REQUIRED TASKS:
a - Reproduce word for word the part of the passage on the 1960s Balochistan insurgency starting at "Units involved" and ending at "dissolution of One Unit Scheme.".
b - Resume the account of the 1960s insurgency in Balochistan, writing on from its last sentence.

GIVEN PASSAGE:
....
Commanders and leaders
- Ayub Khan Yahya Khan: Sher Mohammad Marri Mir Ali Mengal

Units involved
- Pakistan Army Pakistan Air Force: Parrari PFAR BLF Bugti militia

= 1960s insurgency in Balochistan =

Conflict between Balochi separatists against Iran and Pakistan

The 1960s insurgency in Balochistan refers to an insurgency by Baloch separatists against the Pakistani government lasting from 1963 till 1969 with the aim to force Pakistan to share revenues from gas reserves in Balochistan, freeing up of Baloch prisoners and dissolution of One Unit Scheme.

==Background==
Following the introduction of a new constitution in 1956 which limited provincial autonomy and enacted the 'One Unit' concept of political organisation in Pakistan. Tension continued to grow amid consistent political disorder and instability at the federal level. Multiple Baloch parliament members were dismissed. The federal government tasked the Pakistan Army with building several new bases in key areas of Balochistan. The Basic Democracies during Ayub military regime gave an indirect representation which created democratic problems in Pakistan as the representation of the Baloch was reduced in the non-democratic constitution of 1962 as the baloch provinces and territories were merged into West Pakistan. The unrelenting denial of the military regime to lodge the Baluch interests, and the brandishing of such interest as sub-nationalist, took several political protesters to drive for a separate Baluch state and radical and leftist Baluch political parties like Baluch National Liberation Front, and the Baloch Student Organization were launched and they started agitations and protests against Ayub regime. They organized and arranged different gatherings in different areas of Baluchistan and as a result, the second rebellion in Baluchistan broke out from the Marri tribal area in 1962.

==Insurgency==
Sher Muhammad Bijrani Marri led like-minded militants into guerrilla warfare from 1963 to 1969 by creating their own insurgent bases. Their goal was to force Pakistan to share revenue generated from the Sui gas fields with the tribal leaders and lifting of One Unit Scheme. The insurgents bombed railway tracks and ambushed convoys and raided on military camps.

===PFAR===

Popular Front for Armed Resistance, or PFAR, was a separatist organisation formed during the 1960s. The group is responsible for series of bomb blasts in Pakistan. Most of outfit's activists were trained in Afghanistan. For the outfit, Afghanistan was good place to obtain weaponry and others goods.
....
INPUT DATA:
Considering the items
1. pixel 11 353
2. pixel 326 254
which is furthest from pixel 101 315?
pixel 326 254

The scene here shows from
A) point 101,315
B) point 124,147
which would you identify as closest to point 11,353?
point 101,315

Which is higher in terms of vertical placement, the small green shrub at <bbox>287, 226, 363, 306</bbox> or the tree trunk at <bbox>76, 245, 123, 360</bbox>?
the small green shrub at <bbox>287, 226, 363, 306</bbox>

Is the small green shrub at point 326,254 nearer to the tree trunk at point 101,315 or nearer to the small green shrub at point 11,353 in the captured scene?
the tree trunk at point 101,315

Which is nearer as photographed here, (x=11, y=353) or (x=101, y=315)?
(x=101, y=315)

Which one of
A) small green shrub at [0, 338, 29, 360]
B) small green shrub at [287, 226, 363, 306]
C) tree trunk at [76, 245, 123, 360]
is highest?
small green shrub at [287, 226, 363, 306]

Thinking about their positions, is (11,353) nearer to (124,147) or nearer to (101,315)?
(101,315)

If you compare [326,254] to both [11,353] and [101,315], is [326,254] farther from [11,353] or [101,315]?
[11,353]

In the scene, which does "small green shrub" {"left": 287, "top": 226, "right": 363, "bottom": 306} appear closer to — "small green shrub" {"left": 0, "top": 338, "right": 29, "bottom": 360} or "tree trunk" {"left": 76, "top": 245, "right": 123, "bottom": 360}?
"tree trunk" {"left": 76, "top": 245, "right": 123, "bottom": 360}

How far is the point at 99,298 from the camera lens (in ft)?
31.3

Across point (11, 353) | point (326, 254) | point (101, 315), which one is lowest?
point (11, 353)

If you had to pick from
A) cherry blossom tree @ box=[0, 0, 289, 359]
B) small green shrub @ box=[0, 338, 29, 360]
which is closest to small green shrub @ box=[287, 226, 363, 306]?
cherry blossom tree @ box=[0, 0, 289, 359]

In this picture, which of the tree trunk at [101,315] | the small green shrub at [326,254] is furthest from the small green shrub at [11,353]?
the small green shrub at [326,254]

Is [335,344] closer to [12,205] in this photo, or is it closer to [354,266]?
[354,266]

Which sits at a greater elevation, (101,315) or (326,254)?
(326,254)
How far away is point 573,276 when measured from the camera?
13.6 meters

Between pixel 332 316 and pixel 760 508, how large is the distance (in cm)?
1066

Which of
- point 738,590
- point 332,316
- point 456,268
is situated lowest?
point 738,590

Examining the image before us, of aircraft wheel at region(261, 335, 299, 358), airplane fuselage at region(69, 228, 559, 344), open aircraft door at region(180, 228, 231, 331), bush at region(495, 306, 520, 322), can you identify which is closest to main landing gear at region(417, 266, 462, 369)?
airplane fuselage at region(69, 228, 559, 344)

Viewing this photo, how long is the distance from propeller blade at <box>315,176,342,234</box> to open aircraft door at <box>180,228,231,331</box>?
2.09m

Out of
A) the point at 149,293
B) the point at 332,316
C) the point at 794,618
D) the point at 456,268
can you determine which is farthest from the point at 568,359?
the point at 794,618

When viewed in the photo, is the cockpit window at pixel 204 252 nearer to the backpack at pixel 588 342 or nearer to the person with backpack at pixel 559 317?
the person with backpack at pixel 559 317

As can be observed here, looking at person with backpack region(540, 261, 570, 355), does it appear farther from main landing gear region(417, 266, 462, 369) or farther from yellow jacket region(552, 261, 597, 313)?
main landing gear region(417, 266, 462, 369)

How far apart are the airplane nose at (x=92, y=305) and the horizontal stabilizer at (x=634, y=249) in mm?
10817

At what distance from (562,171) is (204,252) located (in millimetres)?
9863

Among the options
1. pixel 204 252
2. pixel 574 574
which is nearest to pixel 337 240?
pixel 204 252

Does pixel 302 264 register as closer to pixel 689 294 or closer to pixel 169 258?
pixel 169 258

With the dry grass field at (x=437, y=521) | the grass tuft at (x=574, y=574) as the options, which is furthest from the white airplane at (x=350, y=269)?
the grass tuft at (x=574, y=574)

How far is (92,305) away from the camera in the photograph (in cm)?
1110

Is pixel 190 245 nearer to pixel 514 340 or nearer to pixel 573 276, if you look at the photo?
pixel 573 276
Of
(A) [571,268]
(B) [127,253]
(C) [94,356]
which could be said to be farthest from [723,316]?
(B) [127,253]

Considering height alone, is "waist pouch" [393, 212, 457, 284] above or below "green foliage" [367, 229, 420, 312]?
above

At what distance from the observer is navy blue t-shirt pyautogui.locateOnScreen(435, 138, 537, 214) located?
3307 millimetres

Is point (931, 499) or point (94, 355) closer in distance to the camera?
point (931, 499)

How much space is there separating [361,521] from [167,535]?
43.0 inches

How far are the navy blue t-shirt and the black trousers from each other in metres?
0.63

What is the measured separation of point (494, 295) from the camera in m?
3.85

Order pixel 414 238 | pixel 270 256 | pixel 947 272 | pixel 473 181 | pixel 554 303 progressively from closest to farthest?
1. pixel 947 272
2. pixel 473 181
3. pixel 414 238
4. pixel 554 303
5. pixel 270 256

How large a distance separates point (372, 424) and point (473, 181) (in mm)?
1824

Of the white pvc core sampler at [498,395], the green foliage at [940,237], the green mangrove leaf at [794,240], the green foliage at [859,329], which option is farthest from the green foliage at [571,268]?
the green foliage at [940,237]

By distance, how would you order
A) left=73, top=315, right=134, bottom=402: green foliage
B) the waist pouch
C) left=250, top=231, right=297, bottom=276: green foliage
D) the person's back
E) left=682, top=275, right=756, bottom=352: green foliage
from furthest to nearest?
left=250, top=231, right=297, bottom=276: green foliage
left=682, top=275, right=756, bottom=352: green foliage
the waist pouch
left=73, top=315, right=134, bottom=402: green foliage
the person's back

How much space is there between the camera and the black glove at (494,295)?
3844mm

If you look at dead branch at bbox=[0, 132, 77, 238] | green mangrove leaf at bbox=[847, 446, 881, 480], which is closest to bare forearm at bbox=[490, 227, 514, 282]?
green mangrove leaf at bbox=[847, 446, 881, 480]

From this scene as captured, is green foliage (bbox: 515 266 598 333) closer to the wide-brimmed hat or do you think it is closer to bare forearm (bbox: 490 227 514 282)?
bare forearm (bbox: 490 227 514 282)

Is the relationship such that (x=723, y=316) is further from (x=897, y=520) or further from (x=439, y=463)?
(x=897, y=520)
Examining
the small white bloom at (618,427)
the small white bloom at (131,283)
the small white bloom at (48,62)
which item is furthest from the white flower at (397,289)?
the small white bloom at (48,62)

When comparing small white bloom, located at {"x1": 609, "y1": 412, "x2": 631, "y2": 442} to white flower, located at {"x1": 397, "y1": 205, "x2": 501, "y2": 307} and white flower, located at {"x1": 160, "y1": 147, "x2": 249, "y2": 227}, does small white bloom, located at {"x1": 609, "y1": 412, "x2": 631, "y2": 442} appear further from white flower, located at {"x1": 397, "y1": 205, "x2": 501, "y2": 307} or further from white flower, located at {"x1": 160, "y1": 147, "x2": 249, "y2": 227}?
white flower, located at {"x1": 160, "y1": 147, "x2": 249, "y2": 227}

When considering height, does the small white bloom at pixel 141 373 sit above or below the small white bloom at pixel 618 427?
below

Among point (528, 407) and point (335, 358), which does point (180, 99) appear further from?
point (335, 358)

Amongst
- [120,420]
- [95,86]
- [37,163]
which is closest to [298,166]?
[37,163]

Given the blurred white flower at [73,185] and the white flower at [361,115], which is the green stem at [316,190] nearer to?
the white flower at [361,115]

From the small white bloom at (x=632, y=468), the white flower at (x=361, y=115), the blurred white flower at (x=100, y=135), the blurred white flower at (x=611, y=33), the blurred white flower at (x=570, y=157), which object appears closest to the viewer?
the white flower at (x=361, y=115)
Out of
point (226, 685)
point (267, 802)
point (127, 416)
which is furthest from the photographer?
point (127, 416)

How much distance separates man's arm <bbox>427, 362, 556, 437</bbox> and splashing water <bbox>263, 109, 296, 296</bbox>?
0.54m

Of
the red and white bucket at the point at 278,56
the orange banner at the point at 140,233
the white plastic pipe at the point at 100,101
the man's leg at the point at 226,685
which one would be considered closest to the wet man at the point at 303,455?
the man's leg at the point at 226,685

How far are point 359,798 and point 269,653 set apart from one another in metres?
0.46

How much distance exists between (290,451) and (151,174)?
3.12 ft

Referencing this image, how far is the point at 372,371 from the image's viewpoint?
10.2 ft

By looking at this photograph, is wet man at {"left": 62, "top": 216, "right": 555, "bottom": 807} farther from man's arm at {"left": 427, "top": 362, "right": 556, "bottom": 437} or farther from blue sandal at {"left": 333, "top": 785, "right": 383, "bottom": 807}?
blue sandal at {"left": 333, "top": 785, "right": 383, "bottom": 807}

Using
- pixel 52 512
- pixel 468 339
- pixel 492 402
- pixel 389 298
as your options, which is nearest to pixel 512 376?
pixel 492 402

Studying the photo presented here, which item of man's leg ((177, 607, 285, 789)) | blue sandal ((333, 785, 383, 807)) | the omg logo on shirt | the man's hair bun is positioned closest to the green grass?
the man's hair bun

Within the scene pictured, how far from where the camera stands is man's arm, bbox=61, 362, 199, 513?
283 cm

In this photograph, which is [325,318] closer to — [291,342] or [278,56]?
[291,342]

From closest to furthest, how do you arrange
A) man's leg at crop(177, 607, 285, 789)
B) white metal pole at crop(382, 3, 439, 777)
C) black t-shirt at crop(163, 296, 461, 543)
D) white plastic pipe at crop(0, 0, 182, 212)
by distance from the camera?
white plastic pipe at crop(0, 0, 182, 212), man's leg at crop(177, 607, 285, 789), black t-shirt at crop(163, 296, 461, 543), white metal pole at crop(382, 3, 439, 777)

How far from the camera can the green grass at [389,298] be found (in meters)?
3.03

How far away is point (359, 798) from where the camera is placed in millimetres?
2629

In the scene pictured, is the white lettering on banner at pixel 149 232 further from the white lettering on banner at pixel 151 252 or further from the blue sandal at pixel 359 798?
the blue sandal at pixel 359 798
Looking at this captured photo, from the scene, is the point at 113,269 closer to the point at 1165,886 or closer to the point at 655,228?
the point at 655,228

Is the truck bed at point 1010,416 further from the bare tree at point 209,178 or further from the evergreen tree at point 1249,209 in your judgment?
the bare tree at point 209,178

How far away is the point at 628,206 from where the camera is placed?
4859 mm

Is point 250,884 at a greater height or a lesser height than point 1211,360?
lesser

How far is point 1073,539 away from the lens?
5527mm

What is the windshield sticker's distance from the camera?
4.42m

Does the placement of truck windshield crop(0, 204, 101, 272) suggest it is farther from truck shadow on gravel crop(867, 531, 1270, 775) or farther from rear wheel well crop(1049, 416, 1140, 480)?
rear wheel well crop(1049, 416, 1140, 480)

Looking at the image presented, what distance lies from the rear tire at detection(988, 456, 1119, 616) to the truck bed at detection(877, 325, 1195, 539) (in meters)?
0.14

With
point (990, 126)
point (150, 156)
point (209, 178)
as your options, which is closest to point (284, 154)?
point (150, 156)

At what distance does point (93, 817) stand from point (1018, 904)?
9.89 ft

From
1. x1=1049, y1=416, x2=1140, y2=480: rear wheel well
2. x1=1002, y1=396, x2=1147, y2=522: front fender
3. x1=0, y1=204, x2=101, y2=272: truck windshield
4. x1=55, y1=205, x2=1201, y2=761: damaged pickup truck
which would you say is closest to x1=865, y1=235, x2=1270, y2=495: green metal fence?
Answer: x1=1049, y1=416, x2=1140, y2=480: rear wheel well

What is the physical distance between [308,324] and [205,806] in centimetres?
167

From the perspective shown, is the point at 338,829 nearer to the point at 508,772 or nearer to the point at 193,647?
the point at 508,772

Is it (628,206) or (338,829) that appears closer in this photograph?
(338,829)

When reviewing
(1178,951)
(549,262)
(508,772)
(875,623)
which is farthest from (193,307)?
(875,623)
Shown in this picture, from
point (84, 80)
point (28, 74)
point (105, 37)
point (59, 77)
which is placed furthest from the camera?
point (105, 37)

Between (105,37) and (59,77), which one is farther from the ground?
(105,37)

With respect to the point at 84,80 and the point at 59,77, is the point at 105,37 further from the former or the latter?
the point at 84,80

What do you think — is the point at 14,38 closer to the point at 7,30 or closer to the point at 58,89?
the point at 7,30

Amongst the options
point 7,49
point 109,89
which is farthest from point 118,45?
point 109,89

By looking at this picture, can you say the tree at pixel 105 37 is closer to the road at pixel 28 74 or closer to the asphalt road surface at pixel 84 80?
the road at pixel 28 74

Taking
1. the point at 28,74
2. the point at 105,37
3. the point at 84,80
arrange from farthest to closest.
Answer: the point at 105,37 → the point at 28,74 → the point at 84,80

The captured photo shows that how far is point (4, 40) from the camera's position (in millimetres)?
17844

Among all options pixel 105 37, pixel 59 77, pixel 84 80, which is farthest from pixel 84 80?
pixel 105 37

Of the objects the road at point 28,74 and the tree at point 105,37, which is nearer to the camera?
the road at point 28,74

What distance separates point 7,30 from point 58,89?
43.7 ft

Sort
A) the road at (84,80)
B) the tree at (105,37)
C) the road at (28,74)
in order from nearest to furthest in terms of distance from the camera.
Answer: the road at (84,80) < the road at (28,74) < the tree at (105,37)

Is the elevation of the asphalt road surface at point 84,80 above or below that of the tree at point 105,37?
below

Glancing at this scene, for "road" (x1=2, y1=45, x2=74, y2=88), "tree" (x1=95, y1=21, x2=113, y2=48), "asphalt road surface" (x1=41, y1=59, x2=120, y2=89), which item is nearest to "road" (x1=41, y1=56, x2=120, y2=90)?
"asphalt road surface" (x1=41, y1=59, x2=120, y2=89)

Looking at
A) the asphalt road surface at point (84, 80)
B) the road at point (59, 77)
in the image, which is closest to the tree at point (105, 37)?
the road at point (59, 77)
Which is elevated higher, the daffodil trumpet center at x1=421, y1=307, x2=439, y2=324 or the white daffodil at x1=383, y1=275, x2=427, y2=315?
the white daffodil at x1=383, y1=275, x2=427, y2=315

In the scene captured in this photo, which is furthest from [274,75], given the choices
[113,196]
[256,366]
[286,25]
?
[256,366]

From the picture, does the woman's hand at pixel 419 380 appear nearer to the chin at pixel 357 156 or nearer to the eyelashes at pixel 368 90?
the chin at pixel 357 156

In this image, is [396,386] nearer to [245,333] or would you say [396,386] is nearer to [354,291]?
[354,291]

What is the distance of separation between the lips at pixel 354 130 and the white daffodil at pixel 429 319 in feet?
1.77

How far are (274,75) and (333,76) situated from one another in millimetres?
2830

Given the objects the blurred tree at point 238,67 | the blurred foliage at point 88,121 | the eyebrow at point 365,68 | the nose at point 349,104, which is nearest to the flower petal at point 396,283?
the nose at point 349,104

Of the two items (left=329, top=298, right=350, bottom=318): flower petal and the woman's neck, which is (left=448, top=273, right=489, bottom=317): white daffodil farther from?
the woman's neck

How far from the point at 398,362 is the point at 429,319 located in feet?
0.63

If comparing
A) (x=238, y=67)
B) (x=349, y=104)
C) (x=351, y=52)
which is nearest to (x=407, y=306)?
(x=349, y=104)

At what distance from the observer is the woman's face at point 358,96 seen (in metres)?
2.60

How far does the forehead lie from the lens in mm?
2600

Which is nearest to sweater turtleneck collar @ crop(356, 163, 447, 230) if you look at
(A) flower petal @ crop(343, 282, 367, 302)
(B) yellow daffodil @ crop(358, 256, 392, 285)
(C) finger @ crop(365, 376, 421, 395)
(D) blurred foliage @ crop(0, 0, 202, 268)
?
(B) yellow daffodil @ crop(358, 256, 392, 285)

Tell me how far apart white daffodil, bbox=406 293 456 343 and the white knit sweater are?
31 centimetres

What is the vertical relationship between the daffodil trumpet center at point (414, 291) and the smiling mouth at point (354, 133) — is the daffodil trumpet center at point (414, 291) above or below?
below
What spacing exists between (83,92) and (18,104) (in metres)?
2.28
....
ANSWERS GIVEN:
a -
Units involved
- Pakistan Army Pakistan Air Force: Parrari PFAR BLF Bugti militia

= 1960s insurgency in Balochistan =

Conflict between Balochi separatists against Iran and Pakistan

The 1960s insurgency in Balochistan refers to an insurgency by Baloch separatists against the Pakistani government lasting from 1963 till 1969 with the aim to force Pakistan to share revenues from gas reserves in Balochistan, freeing up of Baloch prisoners and dissolution of One Unit Scheme.

b -
===Parrari===

Parrari or Parari was a terrorist outfit founded by Sher Mohammad Marri in the 1962. The outfit was responsible for series of attacks against Pakistani civilians and security forces. The outfit continued its attacks until 1969. Sher Mohammad Marri was the first Baloch to use the tactics of modern guerrilla warfare against the government. In early 1960s his Parari fighters attacked the Pakistani Armed Forces in the Marri area and in Jahlawan under Mir Ali Muhammad Mengal. This campaign came to an end in 1967 with the declaration of a general amnesty.

===Bugti militia===

Bugti militia also actively partook in this conflict against the Pakistan Armed Forces.

===BLF===

Balochistan Liberation Front the group was founded by Jumma Khan Marri in 1964 in Damascus, and played an important role in the 1963–1969 in Sistan and Baluchestan province of Iran, which had ultimately spilled over into Pakistani Balochistan, because of BLF launching raids on Pakistani outposts. It had also participated in the 1973–1977 insurgency. Iraq openly and quite actively supported the group against Pakistan and Iran by providing financial support, weapons and training which led to 1973 raid on the Iraqi embassy in Pakistan. Syria also provided support to this group.

==Military response==
The Pakistan Army retaliated by destroying the militant camps. Pakistan Army and Pakistan Air Force led a bombing campaign using attack helicopters and fighter jets respectively in areas with a separatist presence.

==Ceasefire and Aftermath==
This insurgency ended in 1969, with the Baloch separatists agreeing to a ceasefire granting general amnesty to the separatists as well as freeing the separatists. In 1970 Pakistani President Yahya Khan abolished the "One Unit" policy, which led to the recognition of Balochistan as the fourth province of West Pakistan (present-day Pakistan), including all the Balochi princely states, the High Commissioners' Province, as well as Gwadar, an 800 km^{2} coastal area purchased from Oman by the Pakistani government.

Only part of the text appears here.